Francis rose from being a parish priest. He has never been a part of the Curia, the Vatican’s all-powerful bureaucracy, which is thought to be embroiled in corruption and power politics, a trend that Pope Benedict XVI, who tendered his resignation citing physical infirmity recently, had been unable to curb.
The new Pope’s assumption of the name of Francis, Christendom’s beloved saint from Assisi who took the vow of poverty, is perhaps just the message the Catholic universe of 1.2 billion is looking for. The papacy has become a European institution in the past 1,200 years, although the members of the church are overwhelmingly from the global South that is steeped in poverty. The election of Cardinal Bergoglio changes that trend at last.
Francis was born in Argentina of immigrant working-class Italian parents. This maintains the European link but there can be no question that the working mind of the Pope cannot be anything other than that of a man of God running the diocese of the poor. The signal might have been a shade different had the voting cardinals found their man in Asia or Africa. An African cardinal was thought to be in the reckoning. But it appears the electors opted for a complete outsider who may provide the external eye on reforming the Curia.

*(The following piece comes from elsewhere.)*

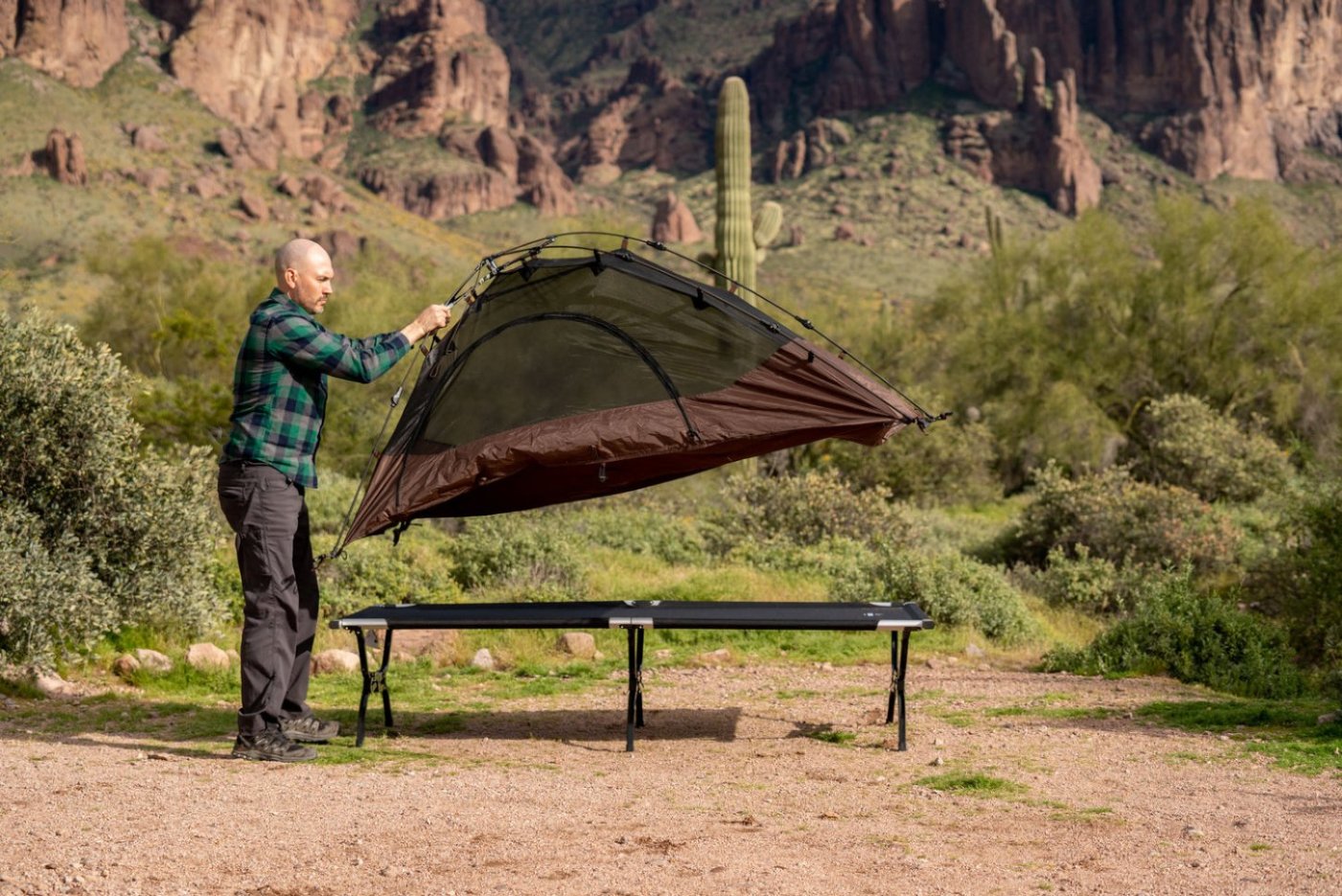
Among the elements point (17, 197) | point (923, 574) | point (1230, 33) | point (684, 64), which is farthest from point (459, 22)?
point (923, 574)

The Pope has to provide the environment to extend the gospel. This has been vitiated in recent times. Stories of sexual abuse abound. The ideology of secularism in Western society undermines faith. Evangelical groups that compete with the Catholic Church have gained influence in the southern hemisphere. The Curia is said to be in serious need of reform. The management of the Vatican Bank is believed to lack transparency, and is well behind international banking norms. Taken even individually, each is a serious challenge. Collectively, these can be destabilising. Can a 76-year-old manage to turn things around? When the last Pope stepped down, citing age and health, many wondered if a relatively younger man was needed at this juncture. May be the 266th Pope has it in him, given his personality and spartan outlook.